Even the provincial government accepts that. The only question now is getting a mandate from the public to proceed.

Transportation Minister Todd Stone is the poor chap who has been given the task of “getting to yes,” as the Premier likes to say. It will not be easy. Tom Prendergast, a former CEO of TransLink and now head honcho of New York’s transit authority, told a conference in Vancouver last week that spending referendums such as the one the province is contemplating rarely pass on the first try. Sometimes it can take two or three attempts.

Not good news. Greater Vancouver does not have years to waste on this file. It needs to get a viable transit plan in place now.

In fact, the government needs to solve two problems: getting public approval to move quickly on a couple of major projects while finding a sustainable funding model for transit generally.

Lurching from crisis to crisis is not in anyone’s best interests – but that is exactly how transit decisions in Greater Vancouver have been made for several years. That has to end.

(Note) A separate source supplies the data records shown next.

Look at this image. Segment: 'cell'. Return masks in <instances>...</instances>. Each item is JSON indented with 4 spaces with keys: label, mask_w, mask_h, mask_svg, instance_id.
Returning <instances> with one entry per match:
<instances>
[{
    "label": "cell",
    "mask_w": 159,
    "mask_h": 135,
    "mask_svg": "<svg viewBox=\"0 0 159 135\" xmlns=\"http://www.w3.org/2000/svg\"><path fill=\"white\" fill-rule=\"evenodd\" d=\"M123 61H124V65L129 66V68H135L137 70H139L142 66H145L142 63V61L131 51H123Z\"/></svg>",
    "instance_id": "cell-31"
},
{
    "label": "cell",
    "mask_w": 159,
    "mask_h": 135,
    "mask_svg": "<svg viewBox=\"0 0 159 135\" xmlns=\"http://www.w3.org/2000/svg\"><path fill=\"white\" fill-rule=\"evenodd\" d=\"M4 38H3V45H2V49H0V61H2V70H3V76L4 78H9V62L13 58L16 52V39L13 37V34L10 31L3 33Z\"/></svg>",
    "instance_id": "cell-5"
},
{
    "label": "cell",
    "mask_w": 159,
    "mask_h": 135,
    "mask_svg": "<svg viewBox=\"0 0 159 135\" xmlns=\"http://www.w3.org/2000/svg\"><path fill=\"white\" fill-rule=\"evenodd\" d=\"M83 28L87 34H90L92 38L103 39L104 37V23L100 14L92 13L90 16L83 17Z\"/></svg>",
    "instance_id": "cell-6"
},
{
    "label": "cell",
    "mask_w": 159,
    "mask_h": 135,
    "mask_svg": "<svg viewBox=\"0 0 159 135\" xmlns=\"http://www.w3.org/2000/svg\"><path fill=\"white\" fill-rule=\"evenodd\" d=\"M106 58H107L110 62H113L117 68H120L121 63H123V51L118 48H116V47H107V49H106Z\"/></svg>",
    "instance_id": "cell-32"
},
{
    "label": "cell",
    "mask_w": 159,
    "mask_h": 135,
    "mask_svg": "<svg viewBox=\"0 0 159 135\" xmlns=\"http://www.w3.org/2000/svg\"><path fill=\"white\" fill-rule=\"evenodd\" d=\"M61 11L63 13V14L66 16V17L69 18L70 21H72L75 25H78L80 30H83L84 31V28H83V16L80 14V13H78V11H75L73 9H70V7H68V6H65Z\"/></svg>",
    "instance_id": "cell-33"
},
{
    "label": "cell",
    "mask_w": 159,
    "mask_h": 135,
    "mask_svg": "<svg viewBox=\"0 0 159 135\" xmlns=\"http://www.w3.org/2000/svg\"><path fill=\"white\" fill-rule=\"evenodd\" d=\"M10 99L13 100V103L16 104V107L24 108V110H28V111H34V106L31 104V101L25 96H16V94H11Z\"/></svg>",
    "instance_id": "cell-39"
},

A successful referendum will depend on a couple of things. Firstly, the province and region are going to have to present a compelling vision. In other words, people need to know what they will be paying for. Additionally, they are going to want to know why. What is the business case? That should be easy. Some of the worst transportation gridlock in North America is costing the regional economy billions.

The tricky part will be asking people how they want to pay for it. Does the province, in its question, give the public the option of saying no to all of the possibilities presented. I suggest that would be a mistake, because the risk is simply too great that a majority would not support any spending decision.

That said, most fair-minded folks, I think, agree that expanding transit is necessary, for environmental considerations if nothing else. We need to get more people out of their cars. And we need to support those who want to get out of their cars but have no rapid transit option. These are facts. What the government and municipalities need to know is where the preponderance of the public lines up on how to pay for it – now and into the future.

Is a user-pay model such as road pricing the way to go? Or a vehicle levy? Or does using proceeds from the provincial carbon tax make the most sense?

It is going to take some impassioned selling, on Mr. Stone’s part, but also on the part of municipal politicians. While the referendum may be the province’s baby, everyone has a stake in it succeeding. Mayors are going to have to campaign hard on its behalf. In many respects, it is as important a referendum as the one Vancouver held before the 2010 Winter Olympics – one that barely passed despite a herculean effort by Games’ proponents.

In this case, a failed transit referendum would be a monumental setback for Greater Vancouver. That much is riding on it.